Lebanon was then on one of the main roads through New England, and many distinguished men stopped there at different times to see the governor. Washington came, and Lafayette, the young French nobleman whom Washington loved almost as a son, and who is, perhaps, “nearer to the hearts of the Americans than any man not of their own people.” Lafayette holds this place in their affections because, before the French Government decided to send help to the colonies, he “came from France of his own accord and brought with him the sympathy of the French people,” among whom also new ideas of liberty were stirring.

“From the moment I first heard of America,” he said, “I began to love her; from the moment I understood that she was struggling for her liberties, I burned to shed my best blood in her cause.”

Lafayette’s countrymen, who spent the winter of 1781 in Lebanon, were the gallant soldiers of France. Their leader, the Duke de Lauzun, was a gay French nobleman, very handsome, very fond of good living, brilliant and witty as well as brave; nobody like him or his men had ever been seen before in Lebanon. The people of that quiet little town opened their eyes in surprise when the dashing French hussars, in their tall black caps and their brilliantly braided jackets, came galloping in over the muddy country roads. Governor Trumbull had made provision for them. Barracks were built for some on a farm which he owned just outside the town, and others camped on the village Green.

With their arrival life in Lebanon changed. At daybreak the French bugles blew the reveille. There were parades and reviews, there were balls and parties. Washington held a review of Lauzun’s Legion when he passed through the place one day in March. The corps was finely equipped. Its horses were good, its men brave and handsome, and their uniforms vivid and trim. The hussars wore sky-blue jackets braided with white, yellow breeches, high boots, and tall caps with a white plume at the side. They made a great impression on the country people, who had seen their own men, dressed in homespun clothes, mount their rough farmhorses and ride away, just as they were, to the war. The duke himself was friendly and pleasant and popular with his new neighbors. He lived in a house lent him by David Trumbull, the governor’s son.

Once, early in the winter, two distinguished visitors from the French army came to see him, the Marquis de Chastellux, who wrote a book of “Travels in North America,” and the Baron de Montesquieu; and he gave a dinner for them to which he invited Governor Trumbull. In the marquis’s book we can read a description of it and of Governor Trumbull as he appeared to these French gentlemen from the Old World.

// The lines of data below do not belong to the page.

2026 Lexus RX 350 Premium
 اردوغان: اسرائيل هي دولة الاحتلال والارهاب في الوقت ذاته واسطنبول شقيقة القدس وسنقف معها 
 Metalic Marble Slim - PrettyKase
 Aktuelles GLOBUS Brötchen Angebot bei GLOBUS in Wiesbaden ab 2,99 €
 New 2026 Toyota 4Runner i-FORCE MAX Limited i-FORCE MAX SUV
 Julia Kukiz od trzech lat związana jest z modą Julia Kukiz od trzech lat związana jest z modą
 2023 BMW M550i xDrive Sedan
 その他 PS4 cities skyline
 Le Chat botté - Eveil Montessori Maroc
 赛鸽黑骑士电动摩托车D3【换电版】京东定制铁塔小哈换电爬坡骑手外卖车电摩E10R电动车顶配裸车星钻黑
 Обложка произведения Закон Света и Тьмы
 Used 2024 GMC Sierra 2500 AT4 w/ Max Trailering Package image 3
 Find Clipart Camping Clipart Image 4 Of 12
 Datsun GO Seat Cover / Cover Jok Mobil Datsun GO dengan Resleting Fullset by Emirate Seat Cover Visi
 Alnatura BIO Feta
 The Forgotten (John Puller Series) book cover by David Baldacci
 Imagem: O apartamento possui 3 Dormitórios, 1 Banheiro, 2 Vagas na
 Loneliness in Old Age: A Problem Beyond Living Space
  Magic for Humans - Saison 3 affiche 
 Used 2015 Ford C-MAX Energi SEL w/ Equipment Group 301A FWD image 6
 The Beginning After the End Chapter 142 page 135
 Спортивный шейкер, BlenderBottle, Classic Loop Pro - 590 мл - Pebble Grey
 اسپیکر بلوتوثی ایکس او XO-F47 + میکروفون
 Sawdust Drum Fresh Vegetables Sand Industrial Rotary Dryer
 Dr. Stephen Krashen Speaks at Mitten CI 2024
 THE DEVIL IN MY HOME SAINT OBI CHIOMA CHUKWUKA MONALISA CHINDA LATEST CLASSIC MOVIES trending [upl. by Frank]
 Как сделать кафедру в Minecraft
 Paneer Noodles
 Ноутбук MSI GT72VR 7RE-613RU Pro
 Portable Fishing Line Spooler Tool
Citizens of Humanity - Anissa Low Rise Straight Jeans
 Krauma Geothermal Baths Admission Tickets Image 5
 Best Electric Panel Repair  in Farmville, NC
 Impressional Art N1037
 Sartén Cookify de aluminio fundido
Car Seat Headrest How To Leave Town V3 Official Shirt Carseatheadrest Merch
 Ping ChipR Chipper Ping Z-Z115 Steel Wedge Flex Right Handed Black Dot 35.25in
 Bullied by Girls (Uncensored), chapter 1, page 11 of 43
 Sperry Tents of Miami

“On returning from the chase,” says de Chastellux (he had been out hunting squirrels), “I dined at the Duke de Lauzun’s with Governor Trumbull. This good methodical governor is seventy years old. His whole life is consecrated to business, which he passionately loves, whether it is important or not. He has all the simplicity and pedantry of a great magistrate of a small republic, and invariably says he will consider, that he must refer to his council. He wears the antique dress of the first settlers in this colony.” Then the marquis goes on to tell how the small old man, in his single-breasted, drab-colored coat, tight knee-breeches, and muslin wrist-ruffles, walked up to the table where twenty hussar officers were waiting and with “formal stiffness pronounced in a loud voice a long prayer in the form, of a Benedicite.” The French officers must have been surprised; they were not used to simple country manners and to grace before meat on all occasions, but they were too polite and too well trained to laugh. “Twenty amens issued at once from the midst of forty moustaches,” says the marquis, and in spite of the fun he makes of the old Puritan governor’s stiff manners, we feel in reading the story that he fully appreciates his sterling good qualities.

Some of these pleasure-loving French gentlemen met a strange and sad fate, years later, in the terrible days of the French Revolution. The Duke de Lauzun was beheaded in Paris in 1793, his long and adventurous life “ended with a little spurt of blood under the knife of the guillotine”; and Lafayette spent five years in an Austrian prison.

There is another story of old Lebanon which is connected with the visit of the French soldiers. The French commander-in-chief, the Count de Rochambeau, had given to Madam Faith Trumbull, the governor’s wife, a beautiful scarlet cloak, and one Sabbath day she appeared in the governor’s pew in the Lebanon meeting-house wearing the French general’s handsome gift. Now, in those hard times contributions for the army were often collected after service on Sundays, and the people not only gave money, but whatever else they could spare, Indian corn, flax, wood, shoes and stockings, hats and coats. Quietly the governor’s wife rose in her seat and, taking the scarlet cloak from her shoulders, carried it down to the front and laid it with the other gifts. Later, it was cut into narrow bands and used to make red stripes on the soldiers’ uniforms.

All that is left of those stirring times in Lebanon to-day is the little “War Office,”—­restored and kept as a memorial of the Revolution,—­and the mound on the Green where the brick oven stood in which bread was baked for the French soldiers who fought for American independence.